The favorite books I glance at once in a while with fondness and there are those I no longer own. I must feel that if I went back to these choices, they will no longer affect me the way they once did.
Some books affected me because they arrived at a certain age. And I responded to them because I was that age. Perhaps if they came at a different time, they might have left me cold. My prerequisites for these books would have these characteristics. I couldn’t bear it when they ended and wished they had gone on and on.
When Marjorie Morningstar, written by Herman Wouk came out I devoured that book. It spoke to me. It could have my story. Or I wished it had been. I went to the mountains in the summers as did Marjorie. I met that world of people. I no longer remember the plot points, but I do remember the emotion.

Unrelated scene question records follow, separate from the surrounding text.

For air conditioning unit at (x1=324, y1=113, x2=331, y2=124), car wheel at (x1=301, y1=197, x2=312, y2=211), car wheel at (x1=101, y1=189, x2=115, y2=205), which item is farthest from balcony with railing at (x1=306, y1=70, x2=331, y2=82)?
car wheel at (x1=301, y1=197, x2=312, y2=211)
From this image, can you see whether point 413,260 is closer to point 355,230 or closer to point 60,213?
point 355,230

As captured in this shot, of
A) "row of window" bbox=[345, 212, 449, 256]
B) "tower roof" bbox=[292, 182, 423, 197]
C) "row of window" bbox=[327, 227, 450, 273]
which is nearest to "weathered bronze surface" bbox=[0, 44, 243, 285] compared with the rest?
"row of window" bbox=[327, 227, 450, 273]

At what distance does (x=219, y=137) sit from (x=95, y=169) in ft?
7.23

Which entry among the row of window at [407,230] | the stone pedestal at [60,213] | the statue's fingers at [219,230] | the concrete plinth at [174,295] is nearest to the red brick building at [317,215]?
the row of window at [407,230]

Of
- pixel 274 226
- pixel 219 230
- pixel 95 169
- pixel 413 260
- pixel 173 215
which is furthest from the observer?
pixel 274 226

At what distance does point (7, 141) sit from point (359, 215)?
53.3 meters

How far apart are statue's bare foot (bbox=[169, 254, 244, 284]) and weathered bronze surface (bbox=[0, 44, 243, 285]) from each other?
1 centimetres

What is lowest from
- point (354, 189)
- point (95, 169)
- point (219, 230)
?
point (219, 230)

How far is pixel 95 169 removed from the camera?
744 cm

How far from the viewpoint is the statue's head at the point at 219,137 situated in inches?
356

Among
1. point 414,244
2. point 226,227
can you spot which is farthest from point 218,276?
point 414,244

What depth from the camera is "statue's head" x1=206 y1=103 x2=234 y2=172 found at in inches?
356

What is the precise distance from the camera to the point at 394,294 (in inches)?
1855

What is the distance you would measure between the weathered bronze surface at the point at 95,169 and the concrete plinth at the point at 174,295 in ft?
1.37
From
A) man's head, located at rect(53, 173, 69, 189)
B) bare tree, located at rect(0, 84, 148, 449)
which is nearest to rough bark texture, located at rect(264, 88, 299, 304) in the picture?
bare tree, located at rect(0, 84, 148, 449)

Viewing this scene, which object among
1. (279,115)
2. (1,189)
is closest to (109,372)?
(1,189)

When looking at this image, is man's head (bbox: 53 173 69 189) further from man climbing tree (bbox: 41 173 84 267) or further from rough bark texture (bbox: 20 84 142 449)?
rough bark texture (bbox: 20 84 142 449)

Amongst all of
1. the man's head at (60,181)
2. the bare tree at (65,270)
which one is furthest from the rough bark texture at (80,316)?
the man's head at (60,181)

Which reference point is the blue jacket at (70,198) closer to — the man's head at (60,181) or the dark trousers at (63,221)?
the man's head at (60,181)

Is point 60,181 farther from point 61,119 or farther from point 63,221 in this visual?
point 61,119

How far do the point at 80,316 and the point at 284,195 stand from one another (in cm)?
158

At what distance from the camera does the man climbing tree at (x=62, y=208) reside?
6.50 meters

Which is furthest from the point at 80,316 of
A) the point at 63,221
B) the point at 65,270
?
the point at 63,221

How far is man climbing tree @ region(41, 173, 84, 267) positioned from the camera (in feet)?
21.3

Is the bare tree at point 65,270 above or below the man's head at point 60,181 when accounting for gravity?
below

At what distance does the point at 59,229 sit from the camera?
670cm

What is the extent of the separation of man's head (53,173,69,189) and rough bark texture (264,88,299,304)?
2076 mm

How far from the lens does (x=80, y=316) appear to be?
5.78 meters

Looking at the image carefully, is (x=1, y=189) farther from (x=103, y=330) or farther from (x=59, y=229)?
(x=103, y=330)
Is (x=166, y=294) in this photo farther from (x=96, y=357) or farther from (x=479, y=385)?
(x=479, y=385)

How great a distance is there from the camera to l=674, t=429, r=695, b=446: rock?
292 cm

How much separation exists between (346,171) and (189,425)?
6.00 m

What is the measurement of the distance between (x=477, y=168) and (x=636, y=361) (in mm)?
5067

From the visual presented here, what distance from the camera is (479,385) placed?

Little Women. by Louisa May Alcott And I assume that book was beloved of many women. Again identification. I was Jo. Of course I was Jo.
Somewhere along the line, in my teens I found a series of books from way back in the 1930s. It was the Ruth Fielding series for girls. Author Alice B. Emerson. She had adventures and always saved somebody. And a number of them were mysteries as well. I think there were about twenty of them. One of them perhaps planted the seed of what my career would someday become. Ruth Fielding in Moving Pictures!
John Steinbeck’s East of Eden was another important book for me. I don’t know why. It just was.
In order that I won’t ramble on forever, I’ll just add this: At some point I discovered English women writers. Started with Jane Austen, the Bronte sisters and others in that period. Which kept on growing with the mystery writers, starting with Margery Allingham and Dorothy L Sayers and naturally the queen, Agatha Christie, P. D. James and Ruth Rendell and I still read and enjoy all the Brits.
Looking forward to everyone else’s choices.















I LOVED Ruth Fielding - glad you reminded me.
I think we all wanted to be girl sleuths...
Posted by: penny warner | July 07, 2012 at 09:36 AM
Never heard of Ruth Fielding, alas, but I do remember that strong sense of loss when I reached the end of Little Women and a few other books I read in my pre-teen years. Just as you say, I found it almost unbearable that they were over - such strong emotion! How many books today affect me that way? Good post - reviving old memories....
Posted by: Susan Shea | July 07, 2012 at 09:46 AM
hey Penny and Susan. I knew we had lots in common...
Posted by: rita lakin | July 07, 2012 at 10:14 AM
I agree: too many books to list. I loved Woulk too, by the way, and "East of Eden". Read all the Brontes, although I found Anne's two books more compelling except for "Jane Eyre" which I still love. In my teens, I went through a gloomy period and the post WW II Europeans pulled me in. Hurrah for all the hours of reading!
Posted by: Priscilla | July 07, 2012 at 02:24 PM
Little Women and Jo. Definitely Jo. :-) I wonder if any girls ever identified with any of the other sisters? I hated it when Jo got married, though.
Posted by: Ann | July 07, 2012 at 10:16 PM
I first read Marjorie Morningstar when I was about 14, around the same time I first read Gone with the Wind. While I read constantly as a kid -- including Austen, the Brontes, Steinbeck and, much earlier, Alcott -- those two books pretty much defined my teenage years.